Being thrown into the middle of a conflict over such issues "is where the growth is - as an artist, as a human being, as a citizen."
Ruffalo believes his career has so far not suffered from his activism, although he jokes that maybe it is why the Hulk was not included in Marvel's latest film, Captain America: Civil War (2016). "That's the beginning."
Maybe a career backlash will happen at some point, but "I'd have to be incredibly unpopular for people to decide to stop watching the movies I'm in. That's all they care about at the end of the day in Hollywood - ticket sales".
And while certain celebrity activists have been criticised for their stances, he thinks it does help a cause if more famous people are on board.

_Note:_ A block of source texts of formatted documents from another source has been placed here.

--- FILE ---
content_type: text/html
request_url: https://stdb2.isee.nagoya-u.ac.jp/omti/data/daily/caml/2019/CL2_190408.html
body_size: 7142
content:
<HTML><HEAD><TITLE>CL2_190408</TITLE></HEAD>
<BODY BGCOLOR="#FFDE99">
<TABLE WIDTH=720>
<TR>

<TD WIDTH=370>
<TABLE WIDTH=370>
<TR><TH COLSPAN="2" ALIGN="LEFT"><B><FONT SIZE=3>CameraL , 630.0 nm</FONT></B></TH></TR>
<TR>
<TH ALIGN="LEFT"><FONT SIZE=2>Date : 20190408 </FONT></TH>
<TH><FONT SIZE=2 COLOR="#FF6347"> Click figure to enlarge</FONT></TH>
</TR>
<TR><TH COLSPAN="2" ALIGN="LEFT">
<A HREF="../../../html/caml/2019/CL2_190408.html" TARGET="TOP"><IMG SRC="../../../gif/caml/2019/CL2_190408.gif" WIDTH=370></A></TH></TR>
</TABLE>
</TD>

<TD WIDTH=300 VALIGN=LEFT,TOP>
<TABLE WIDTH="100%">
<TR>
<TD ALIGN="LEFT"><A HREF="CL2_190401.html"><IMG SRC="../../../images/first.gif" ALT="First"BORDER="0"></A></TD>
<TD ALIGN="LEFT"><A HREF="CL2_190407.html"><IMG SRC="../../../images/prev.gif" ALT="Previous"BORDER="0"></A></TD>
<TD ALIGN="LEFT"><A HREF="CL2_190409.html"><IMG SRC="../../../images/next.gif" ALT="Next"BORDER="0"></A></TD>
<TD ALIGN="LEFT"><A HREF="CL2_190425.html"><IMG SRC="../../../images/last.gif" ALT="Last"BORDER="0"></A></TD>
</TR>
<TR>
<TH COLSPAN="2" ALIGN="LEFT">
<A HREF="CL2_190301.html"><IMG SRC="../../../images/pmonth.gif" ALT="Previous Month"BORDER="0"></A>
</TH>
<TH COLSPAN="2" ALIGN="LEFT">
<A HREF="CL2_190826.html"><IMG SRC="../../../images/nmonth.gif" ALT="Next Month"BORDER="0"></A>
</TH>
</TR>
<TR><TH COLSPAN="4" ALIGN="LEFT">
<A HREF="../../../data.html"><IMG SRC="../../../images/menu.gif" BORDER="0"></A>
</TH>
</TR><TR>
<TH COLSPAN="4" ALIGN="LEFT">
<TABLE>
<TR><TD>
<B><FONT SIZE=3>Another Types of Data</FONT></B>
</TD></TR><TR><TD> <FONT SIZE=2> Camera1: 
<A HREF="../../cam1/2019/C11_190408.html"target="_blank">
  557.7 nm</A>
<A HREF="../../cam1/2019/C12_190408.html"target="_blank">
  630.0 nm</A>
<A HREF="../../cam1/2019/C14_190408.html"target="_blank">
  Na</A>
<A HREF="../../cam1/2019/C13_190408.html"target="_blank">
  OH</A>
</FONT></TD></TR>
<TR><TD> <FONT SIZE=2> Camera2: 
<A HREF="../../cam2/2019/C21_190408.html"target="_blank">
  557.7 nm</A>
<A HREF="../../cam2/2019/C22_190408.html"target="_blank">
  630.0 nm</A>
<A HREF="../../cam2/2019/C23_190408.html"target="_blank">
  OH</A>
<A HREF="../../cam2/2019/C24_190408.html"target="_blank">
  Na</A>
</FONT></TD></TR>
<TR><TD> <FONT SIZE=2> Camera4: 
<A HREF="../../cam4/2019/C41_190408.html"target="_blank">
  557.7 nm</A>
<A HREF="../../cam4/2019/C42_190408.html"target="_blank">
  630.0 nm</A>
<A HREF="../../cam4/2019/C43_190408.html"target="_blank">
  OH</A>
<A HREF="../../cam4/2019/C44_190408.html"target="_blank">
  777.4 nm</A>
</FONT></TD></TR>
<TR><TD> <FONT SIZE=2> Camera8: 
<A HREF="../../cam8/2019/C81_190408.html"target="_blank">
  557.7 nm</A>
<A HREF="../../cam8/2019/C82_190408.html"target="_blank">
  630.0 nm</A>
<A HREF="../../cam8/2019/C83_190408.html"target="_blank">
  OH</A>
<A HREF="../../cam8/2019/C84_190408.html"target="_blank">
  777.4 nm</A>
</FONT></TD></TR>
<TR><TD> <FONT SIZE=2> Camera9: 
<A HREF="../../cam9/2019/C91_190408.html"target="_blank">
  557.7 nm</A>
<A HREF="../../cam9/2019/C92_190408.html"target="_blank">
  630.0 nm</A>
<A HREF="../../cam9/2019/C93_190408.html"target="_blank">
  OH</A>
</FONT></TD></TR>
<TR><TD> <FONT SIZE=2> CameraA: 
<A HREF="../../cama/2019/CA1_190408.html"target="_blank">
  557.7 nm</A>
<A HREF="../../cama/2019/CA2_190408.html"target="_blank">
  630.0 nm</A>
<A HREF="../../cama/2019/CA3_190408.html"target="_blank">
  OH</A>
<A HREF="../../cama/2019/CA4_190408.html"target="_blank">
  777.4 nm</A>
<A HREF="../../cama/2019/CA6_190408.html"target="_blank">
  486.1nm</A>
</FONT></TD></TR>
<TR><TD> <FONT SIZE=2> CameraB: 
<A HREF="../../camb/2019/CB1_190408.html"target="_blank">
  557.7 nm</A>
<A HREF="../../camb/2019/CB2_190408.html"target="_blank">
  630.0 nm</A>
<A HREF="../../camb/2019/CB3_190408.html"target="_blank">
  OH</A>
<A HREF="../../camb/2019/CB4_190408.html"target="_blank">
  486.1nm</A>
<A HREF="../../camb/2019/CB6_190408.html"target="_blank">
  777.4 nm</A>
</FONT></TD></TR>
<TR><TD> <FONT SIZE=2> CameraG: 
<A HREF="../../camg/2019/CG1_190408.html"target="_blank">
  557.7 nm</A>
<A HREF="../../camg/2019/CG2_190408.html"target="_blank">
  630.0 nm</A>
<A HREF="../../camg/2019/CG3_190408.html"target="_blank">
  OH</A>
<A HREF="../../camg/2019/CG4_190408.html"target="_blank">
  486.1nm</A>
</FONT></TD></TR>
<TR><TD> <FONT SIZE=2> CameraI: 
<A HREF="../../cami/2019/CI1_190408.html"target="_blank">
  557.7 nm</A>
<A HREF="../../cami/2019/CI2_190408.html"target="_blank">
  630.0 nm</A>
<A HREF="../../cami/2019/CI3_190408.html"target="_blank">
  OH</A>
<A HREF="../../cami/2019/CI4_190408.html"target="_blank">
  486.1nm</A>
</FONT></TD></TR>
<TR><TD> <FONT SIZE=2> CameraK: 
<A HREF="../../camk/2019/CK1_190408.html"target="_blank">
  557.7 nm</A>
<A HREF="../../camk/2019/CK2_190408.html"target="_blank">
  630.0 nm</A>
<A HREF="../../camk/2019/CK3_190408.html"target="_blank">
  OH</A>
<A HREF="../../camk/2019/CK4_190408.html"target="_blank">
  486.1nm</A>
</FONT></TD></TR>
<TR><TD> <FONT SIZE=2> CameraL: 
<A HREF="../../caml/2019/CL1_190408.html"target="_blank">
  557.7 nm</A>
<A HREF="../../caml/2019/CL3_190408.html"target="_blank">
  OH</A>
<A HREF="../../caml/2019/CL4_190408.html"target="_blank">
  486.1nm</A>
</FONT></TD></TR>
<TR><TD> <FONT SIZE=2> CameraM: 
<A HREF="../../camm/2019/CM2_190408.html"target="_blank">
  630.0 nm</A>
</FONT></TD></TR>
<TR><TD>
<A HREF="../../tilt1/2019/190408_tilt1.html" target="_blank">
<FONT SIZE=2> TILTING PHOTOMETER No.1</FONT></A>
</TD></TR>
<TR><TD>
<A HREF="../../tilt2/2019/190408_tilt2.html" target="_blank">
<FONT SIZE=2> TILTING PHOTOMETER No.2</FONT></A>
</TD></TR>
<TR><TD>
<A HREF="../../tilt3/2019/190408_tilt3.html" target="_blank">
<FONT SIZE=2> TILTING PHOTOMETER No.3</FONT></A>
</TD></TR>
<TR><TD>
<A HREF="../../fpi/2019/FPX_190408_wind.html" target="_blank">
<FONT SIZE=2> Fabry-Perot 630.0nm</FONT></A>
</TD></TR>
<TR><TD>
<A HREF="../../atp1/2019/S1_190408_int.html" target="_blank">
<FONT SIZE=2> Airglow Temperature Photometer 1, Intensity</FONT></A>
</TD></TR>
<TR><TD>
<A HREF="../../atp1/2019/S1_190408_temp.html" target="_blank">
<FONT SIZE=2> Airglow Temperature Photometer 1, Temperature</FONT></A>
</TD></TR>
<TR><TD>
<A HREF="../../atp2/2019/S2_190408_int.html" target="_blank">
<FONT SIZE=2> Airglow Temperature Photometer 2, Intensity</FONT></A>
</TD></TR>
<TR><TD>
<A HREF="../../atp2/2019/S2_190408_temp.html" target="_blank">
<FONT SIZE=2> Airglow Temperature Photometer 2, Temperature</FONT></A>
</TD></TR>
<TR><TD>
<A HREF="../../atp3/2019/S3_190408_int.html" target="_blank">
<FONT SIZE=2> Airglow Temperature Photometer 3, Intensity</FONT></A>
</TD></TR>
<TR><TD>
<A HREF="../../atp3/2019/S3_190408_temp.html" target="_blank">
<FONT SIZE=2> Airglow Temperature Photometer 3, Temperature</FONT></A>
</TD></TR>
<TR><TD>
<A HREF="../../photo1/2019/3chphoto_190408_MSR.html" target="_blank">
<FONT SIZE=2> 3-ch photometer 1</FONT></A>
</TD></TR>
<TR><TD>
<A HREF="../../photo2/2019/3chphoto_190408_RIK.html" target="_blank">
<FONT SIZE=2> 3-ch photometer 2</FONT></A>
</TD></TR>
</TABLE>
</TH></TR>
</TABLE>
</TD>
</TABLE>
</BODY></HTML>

"DiCaprio's reach in the world is greater than any politician when you look at the social media reach he has compared to the United Nations or The New York Times."
But he adds that there has been a sustained effort to smear artists over the years. "Starting after the Vietnam War (which ended in 1975), there has been a concerted effort to discredit artists as scumbags, as morally impaired, as being unreliable or having no credibility.
"But people are breaking free of that now, they're starting with baby steps, but I see it everywhere, actors are becoming much more socially involved.
"Once artists find their voice, they have the credibility, they're not beholden to any interests. I think people are becoming emboldened."